● DESCRIPTION OF THE TASK
Give back, word for word, the stretch of the records below from the line containing "this 325×280 image." through the end of the records, and leave the pictures out.

+ + +

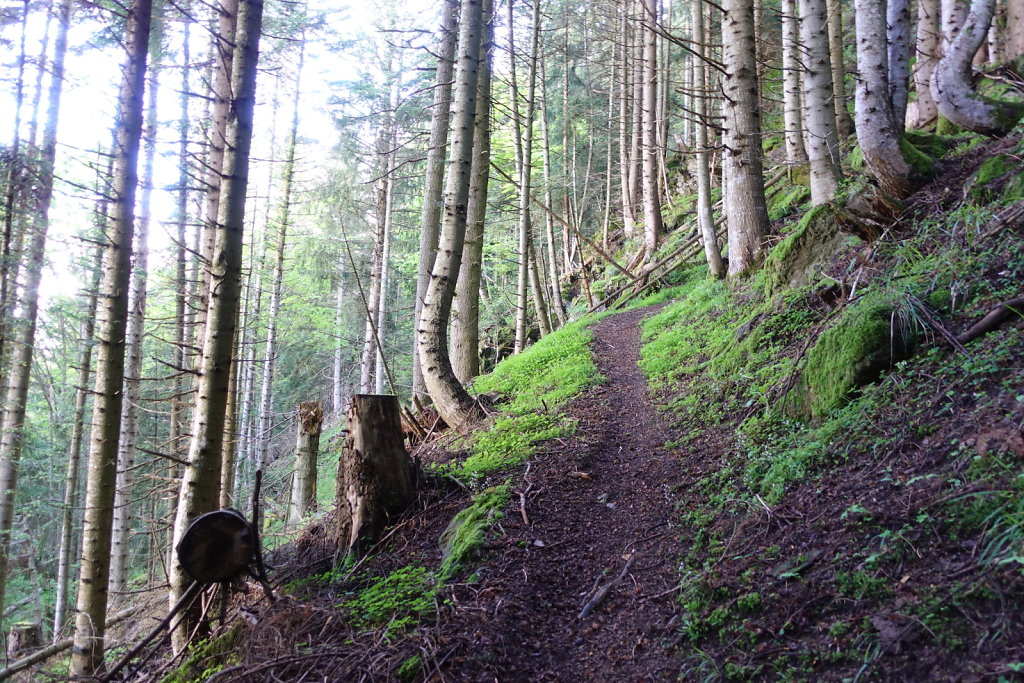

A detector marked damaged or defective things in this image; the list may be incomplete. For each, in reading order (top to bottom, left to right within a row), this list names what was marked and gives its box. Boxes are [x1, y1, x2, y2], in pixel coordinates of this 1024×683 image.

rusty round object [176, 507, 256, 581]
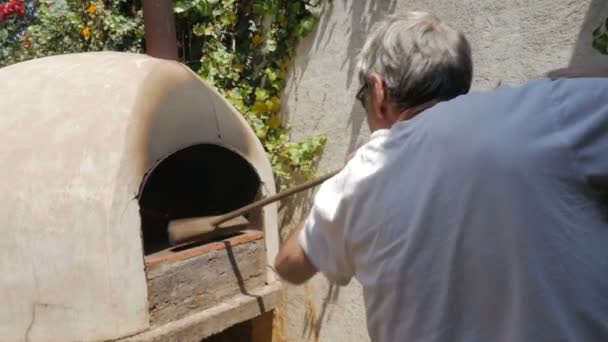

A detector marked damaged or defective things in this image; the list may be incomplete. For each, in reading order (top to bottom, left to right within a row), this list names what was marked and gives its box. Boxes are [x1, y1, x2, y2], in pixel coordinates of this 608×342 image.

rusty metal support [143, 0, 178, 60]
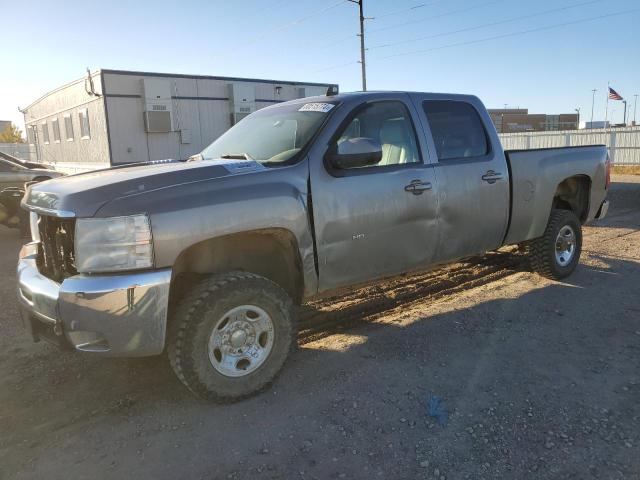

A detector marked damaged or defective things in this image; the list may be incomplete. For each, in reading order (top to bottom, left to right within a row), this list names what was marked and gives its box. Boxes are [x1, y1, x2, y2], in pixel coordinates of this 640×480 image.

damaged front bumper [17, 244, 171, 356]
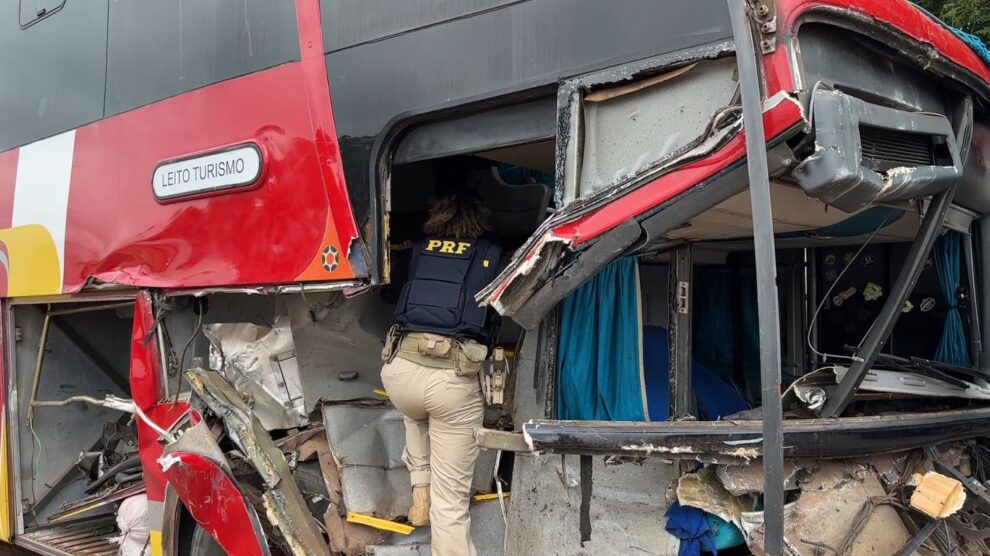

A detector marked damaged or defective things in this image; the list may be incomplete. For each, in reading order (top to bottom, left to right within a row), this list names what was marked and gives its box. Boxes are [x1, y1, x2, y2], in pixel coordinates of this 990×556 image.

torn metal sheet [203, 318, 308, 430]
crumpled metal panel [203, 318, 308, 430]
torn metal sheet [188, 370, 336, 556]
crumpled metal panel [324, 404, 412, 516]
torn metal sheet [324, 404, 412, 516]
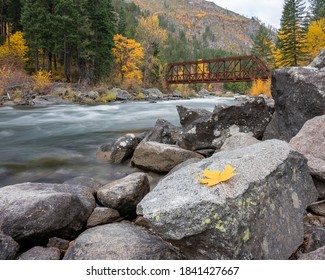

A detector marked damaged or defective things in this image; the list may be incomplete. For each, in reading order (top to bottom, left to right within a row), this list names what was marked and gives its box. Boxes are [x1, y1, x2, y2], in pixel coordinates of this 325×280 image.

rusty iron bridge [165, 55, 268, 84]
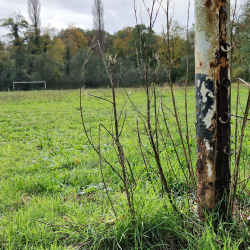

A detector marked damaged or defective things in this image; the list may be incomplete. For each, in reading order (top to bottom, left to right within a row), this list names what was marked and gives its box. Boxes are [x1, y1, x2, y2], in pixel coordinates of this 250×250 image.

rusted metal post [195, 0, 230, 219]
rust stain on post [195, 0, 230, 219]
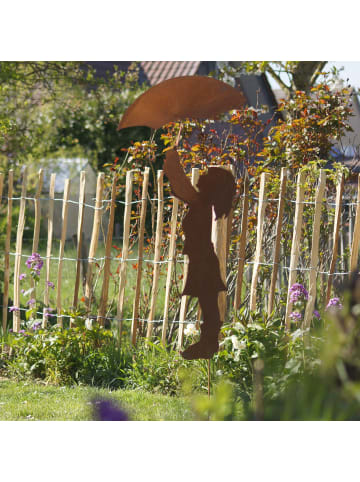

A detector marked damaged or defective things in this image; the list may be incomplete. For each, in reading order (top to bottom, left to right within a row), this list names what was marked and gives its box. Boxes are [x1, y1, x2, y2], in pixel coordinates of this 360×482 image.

+ + +

● ANSWER TO THIS PROBLEM
A detector marked damaged or defective things in this image; the list may be incomplete. For each, in reading order (top to bottom, left to right within a row), this list names what was marked and gives its box. Boxes are [x1, y1, x2, y2], in pixel coordinates of this 325×280 image.

rusty iron bridge [165, 55, 268, 84]

A detector marked damaged or defective things in this image; the list may be incomplete. For each, in reading order (top to bottom, left to right within a row), this list names what was marked and gives its box. Boxes are [x1, y1, x2, y2], in pixel coordinates of this 250×250 image.

rusted metal post [195, 0, 230, 219]
rust stain on post [195, 0, 230, 219]

A detector marked damaged or defective things in this image; the list may be incomplete. For each, in reading order (top to bottom, left to right within a row), this list names what was marked and gives its box. Boxes are [x1, y1, x2, y2], in pixel coordinates of this 360×482 image.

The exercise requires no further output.